## YOUR ASSIGNMENT
Reproduce verbatim the line where "New Zealand, site" occurs, along with all following lines down to the last line of the data.

Saved data entries:
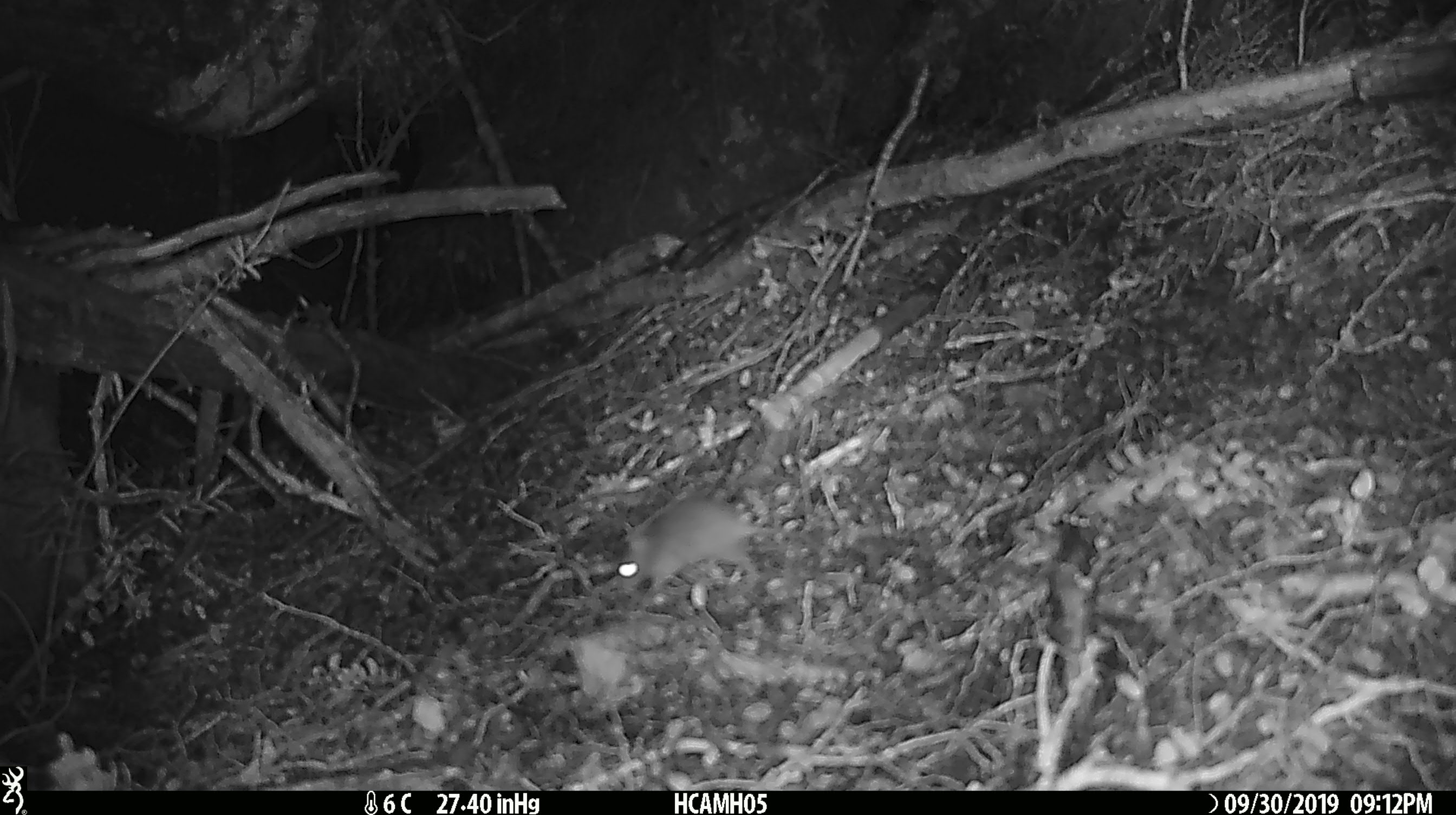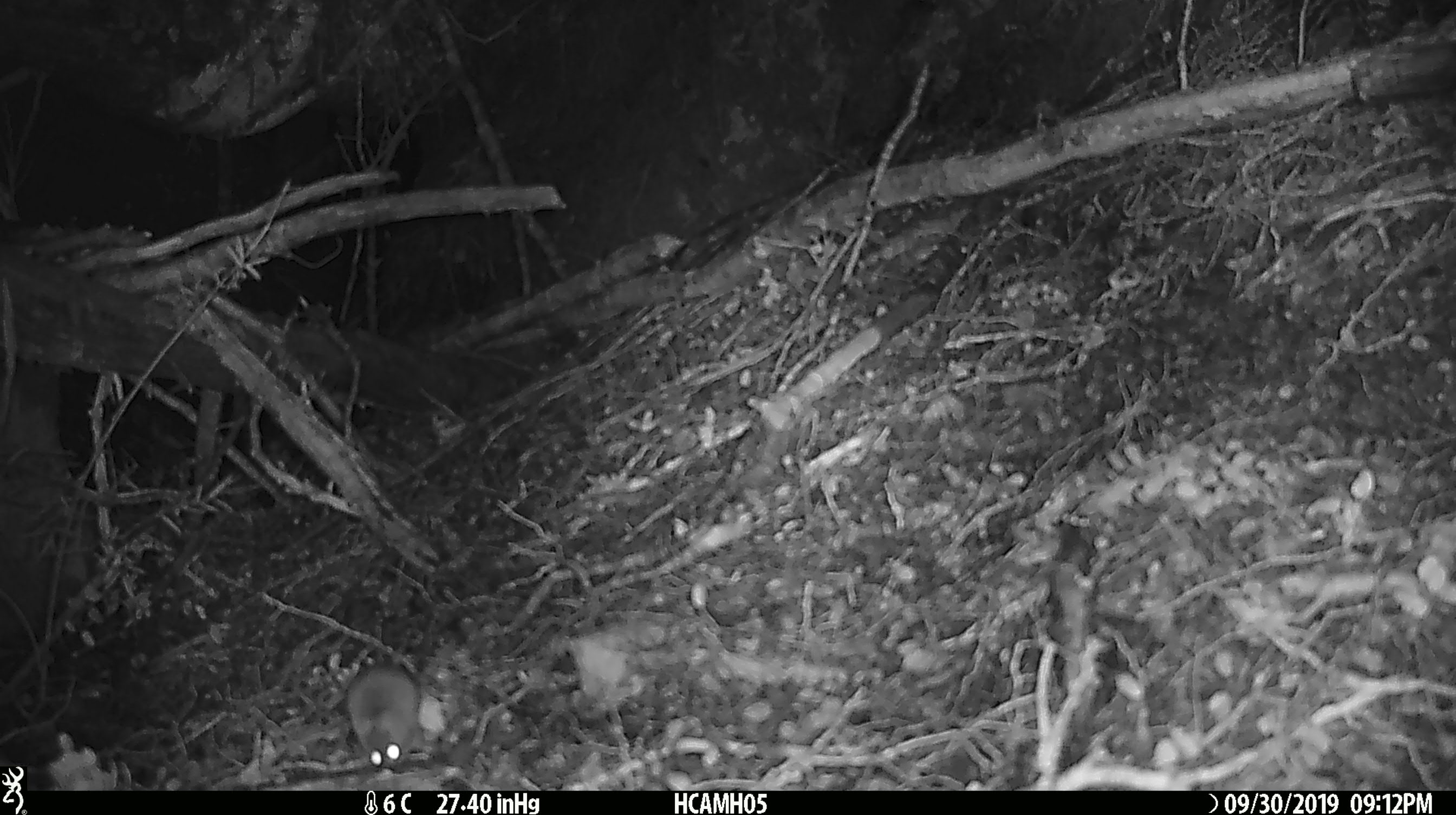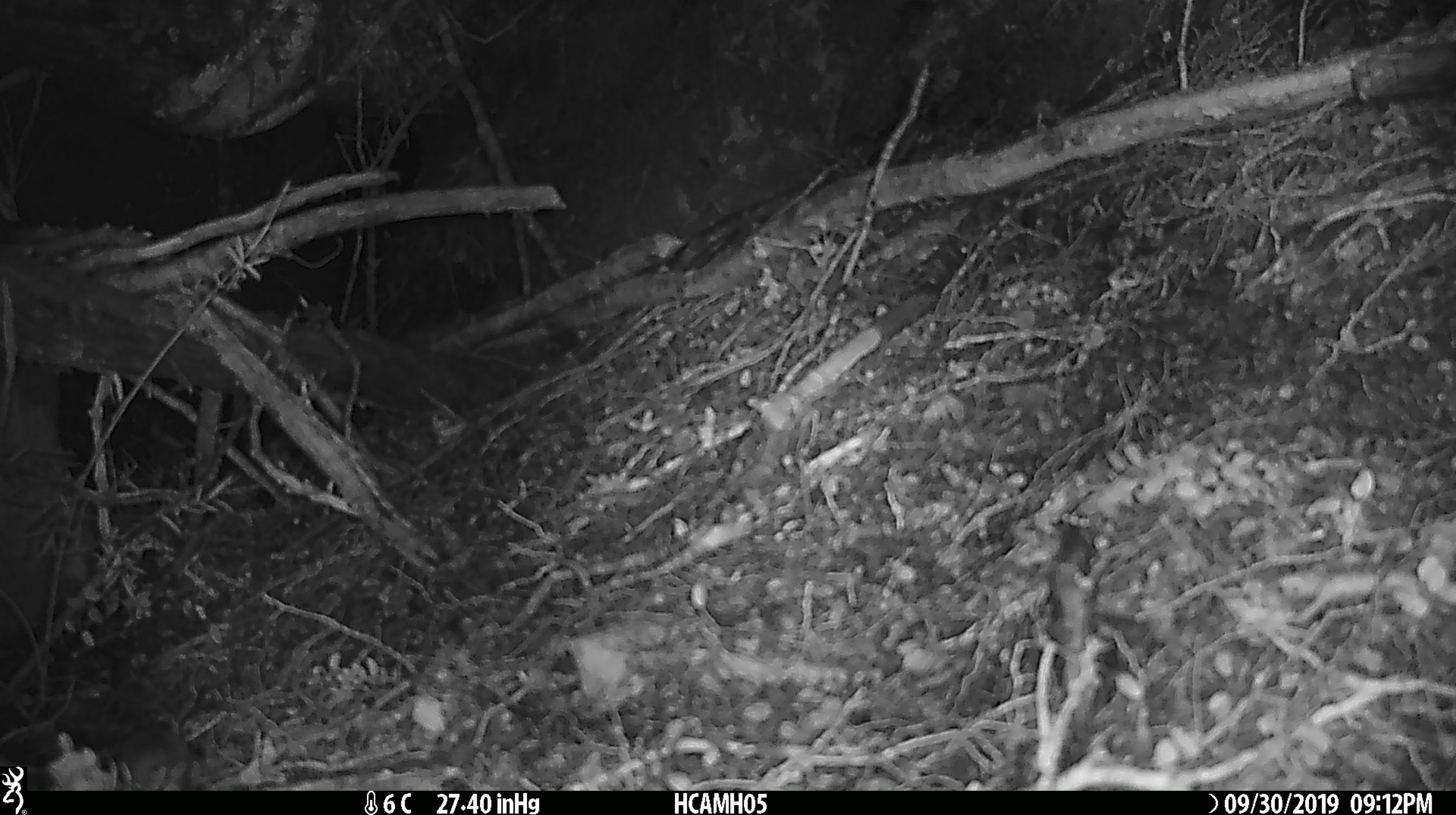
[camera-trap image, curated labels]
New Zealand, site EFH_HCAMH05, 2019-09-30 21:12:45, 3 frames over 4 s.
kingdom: Animalia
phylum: Chordata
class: Mammalia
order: Rodentia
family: Muridae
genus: Mus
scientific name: Mus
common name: mouse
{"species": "mouse (Mus)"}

## SOLUTION TO THE EXERCISE
New Zealand, site EFH_HCAMH05, 2019-09-30 21:12:45, 3 frames over 4 s.
kingdom: Animalia
phylum: Chordata
class: Mammalia
order: Rodentia
family: Muridae
genus: Mus
scientific name: Mus
common name: mouse
{"species": "mouse (Mus)"}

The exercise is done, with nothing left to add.